In 2014, J.C Penney regained the momentum of its growth, and the company is expecting to further increase its performance by certain customer-oriented initiatives. The company has sufficient cash, and cash equivalent assets to satisfy its current liabilities and the trend shows that the company would be able to increase its margin over the next years. The company has successfully reduced its accounts receivables to safe range, and it is expected to maintain that level. In the year, 2013 and the liabilities on the company increased significantly which is due to the exaggeration of short term and long term debt. The company acquired 45% more long-term debts in 2013 as compared to the previous year that resultantly increased the total liabilities of the company by 32%. The company also faced a reduction in the current assets which increased the risk for a company to liquidate, but the risk was in the relevant range.
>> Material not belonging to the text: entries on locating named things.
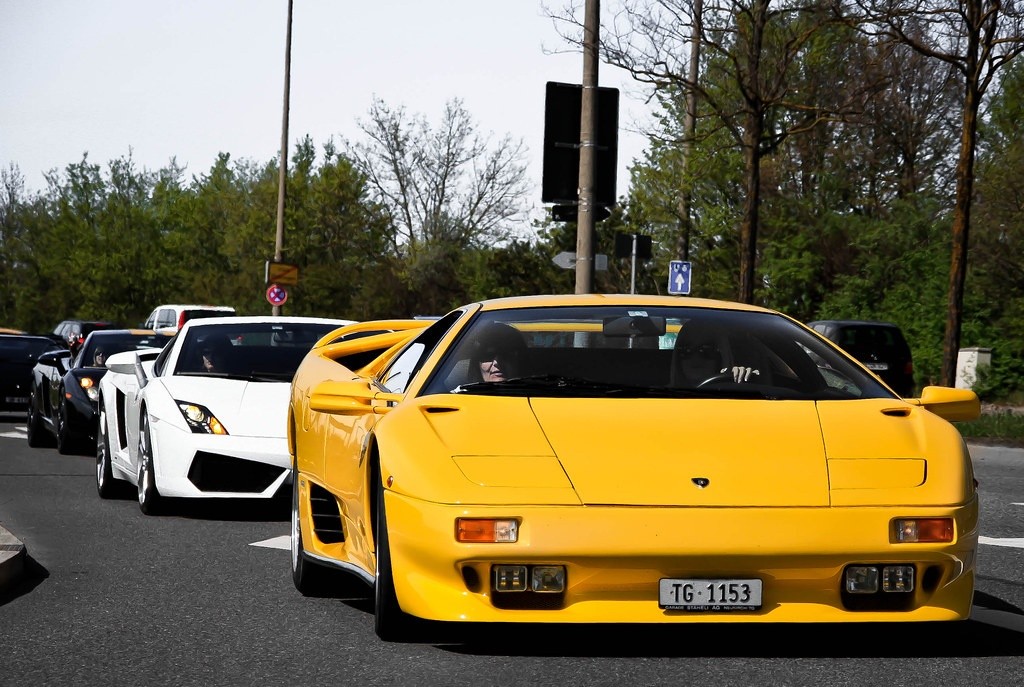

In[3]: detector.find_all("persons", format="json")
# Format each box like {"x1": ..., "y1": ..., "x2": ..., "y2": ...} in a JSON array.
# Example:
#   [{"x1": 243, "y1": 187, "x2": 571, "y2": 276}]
[
  {"x1": 201, "y1": 334, "x2": 235, "y2": 372},
  {"x1": 666, "y1": 318, "x2": 760, "y2": 389},
  {"x1": 93, "y1": 346, "x2": 111, "y2": 367},
  {"x1": 449, "y1": 323, "x2": 536, "y2": 393}
]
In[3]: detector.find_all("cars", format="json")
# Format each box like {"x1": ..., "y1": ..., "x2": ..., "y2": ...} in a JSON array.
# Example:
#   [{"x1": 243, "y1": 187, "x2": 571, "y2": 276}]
[{"x1": 0, "y1": 305, "x2": 235, "y2": 456}]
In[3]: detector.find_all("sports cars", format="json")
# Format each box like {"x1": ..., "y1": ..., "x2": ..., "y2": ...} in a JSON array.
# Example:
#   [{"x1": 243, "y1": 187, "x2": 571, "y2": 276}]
[
  {"x1": 281, "y1": 290, "x2": 982, "y2": 641},
  {"x1": 97, "y1": 316, "x2": 428, "y2": 515}
]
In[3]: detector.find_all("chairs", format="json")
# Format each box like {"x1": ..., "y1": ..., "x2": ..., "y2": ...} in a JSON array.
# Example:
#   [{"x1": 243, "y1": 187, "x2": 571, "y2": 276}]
[
  {"x1": 444, "y1": 342, "x2": 811, "y2": 400},
  {"x1": 194, "y1": 343, "x2": 307, "y2": 377}
]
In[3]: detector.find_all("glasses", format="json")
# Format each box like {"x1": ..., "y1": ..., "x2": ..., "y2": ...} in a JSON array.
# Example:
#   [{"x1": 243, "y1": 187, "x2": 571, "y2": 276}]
[
  {"x1": 200, "y1": 346, "x2": 224, "y2": 356},
  {"x1": 675, "y1": 343, "x2": 720, "y2": 361},
  {"x1": 480, "y1": 349, "x2": 518, "y2": 362},
  {"x1": 94, "y1": 351, "x2": 109, "y2": 356}
]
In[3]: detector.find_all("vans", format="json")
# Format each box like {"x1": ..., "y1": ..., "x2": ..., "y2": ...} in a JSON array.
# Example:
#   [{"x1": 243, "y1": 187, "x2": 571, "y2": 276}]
[{"x1": 800, "y1": 318, "x2": 916, "y2": 402}]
The performance of the company can be best described by the financial ratios, as these ratios depict the different aspects of company’s existence and its position (Magoon, 2008). The strength of a company can be determined by the worth of its working capital. As the working capital is the net of its current assets and current liabilities; hence, it ensures the company’s capability to sustain in any uncertain and unforeseen circumstances. The working capital of the company is increasing after the severe decline in 2013; this, shows that the company is becoming more stable and its capacity to absorb uncertainties is also increasing.

Years

 

2011-01

2012-01

2013-01

2014-01

2015-01

Working Capital

USD Million

3723

2325

1100

1987

2090

% of Change

 

 

-37.55%

-52.69%

80.64%

5.18%

Acid test ratio depicts the strength of the company by evaluating the worth of its current assets after satisfying its current liabilities. This ratio specifies the liquidation position of the company. By analysing the trend of the acid test ratio, it can be stated that the Company had faced serious liquidity risks in 2013, but later the company managed to increase this ratio.